You Have a Point There: Object Selection Inside an Automobile Using Gaze, Head Pose and Finger Pointing
This work aims to improve in-car object selection for drivers and passengers by combining multiple input modalities, representing an incremental improvement in human-computer interaction within vehicles.
This paper proposes a multimodal fusion method using gaze, head pose, and finger pointing, triggered by speech, to select control modules in a car. They show that fusing these inputs enhances pointing direction accuracy compared to single modalities, with deep learning outperforming conventional methods.
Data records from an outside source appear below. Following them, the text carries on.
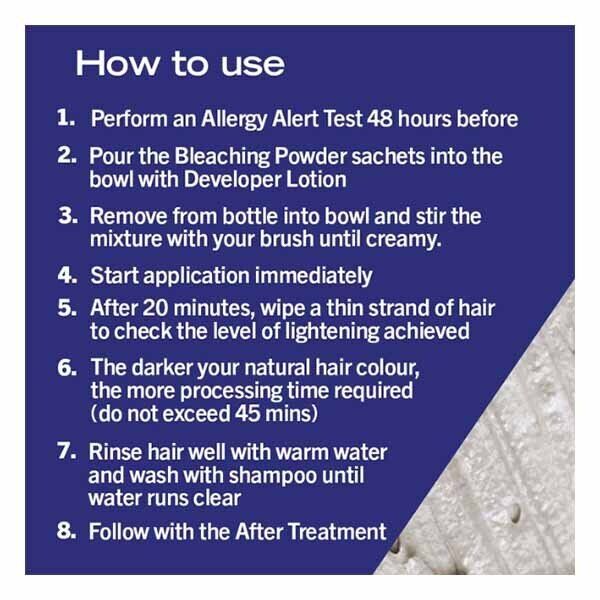 How to use

1. Perform an Allergy Alert Test 48 hours before

2. Pour the Bleaching Powder sachets into the bowl with Developer Lotion

3. Remove from bottle into bowl and stir the mixture with your brush until creamy.

4. Start application immediately

5. After 20 minutes, wipe a thin strand of hair to check the level of lightening achieved

6. The darker your natural hair colour, the more processing time required (do not exceed 45 mins)

7. Rinse hair well with warm water and wash with shampoo until water runs clear

8. Follow with the After Treatment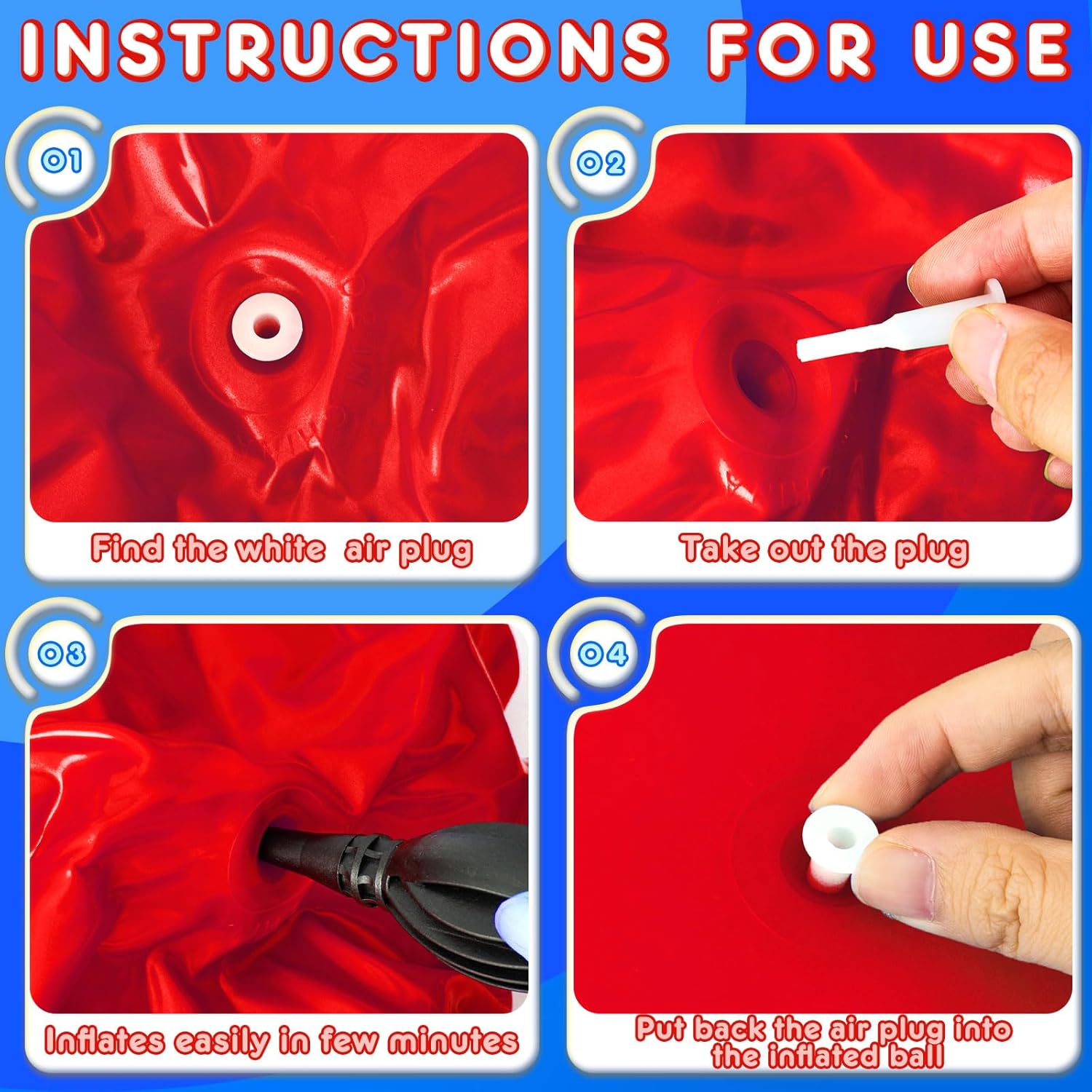 INSTRUCTIONS FOR USE

01

Find the white air plug

02

Take out the plug

03

Inflates easily in few minutes

04

Put back the air plug into the inflated ball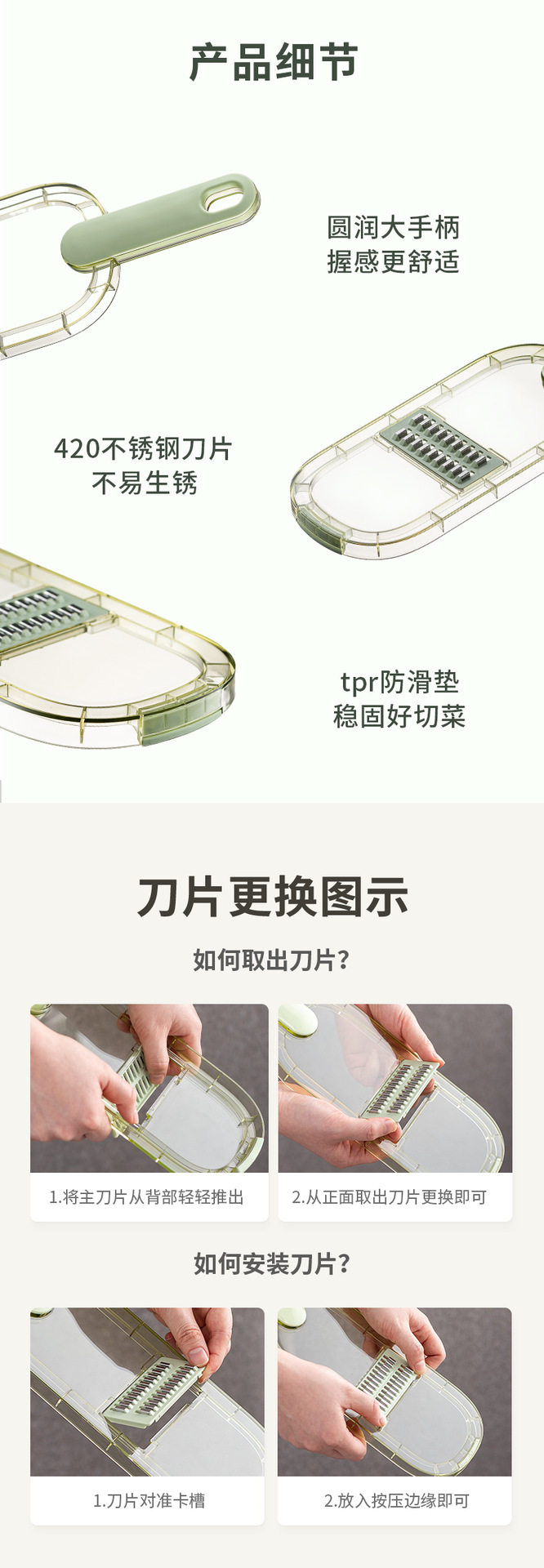 产品细节

圆润大手柄
握感更舒适

420不锈钢刀片
不易生锈

tpr防滑垫
稳固好切菜

刀片更换图示

如何取出刀片?

1.将主刀片从背部轻轻推出

2.从正面取出刀片更换即可

如何安装刀片?

1.刀片对准卡槽

2.放入按压边缘即可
Sophisticated user interaction in the automotive industry is a fast emerging topic. Mid-air gestures and speech already have numerous applications for driver-car interaction. Additionally, multimodal approaches are being developed to leverage the use of multiple sensors for added advantages. In this paper, we propose a fast and practical multimodal fusion method based on machine learning for the selection of various control modules in an automotive vehicle. The modalities taken into account are gaze, head pose and finger pointing gesture. Speech is used only as a trigger for fusion. Single modality has previously been used numerous times for recognition of the user's pointing direction. We, however, demonstrate how multiple inputs can be fused together to enhance the recognition performance. Furthermore, we compare different deep neural network architectures against conventional Machine Learning methods, namely Support Vector Regression and Random Forests, and show the enhancements in the pointing direction accuracy using deep learning. The results suggest a great potential for the use of multimodal inputs that can be applied to more use cases in the vehicle.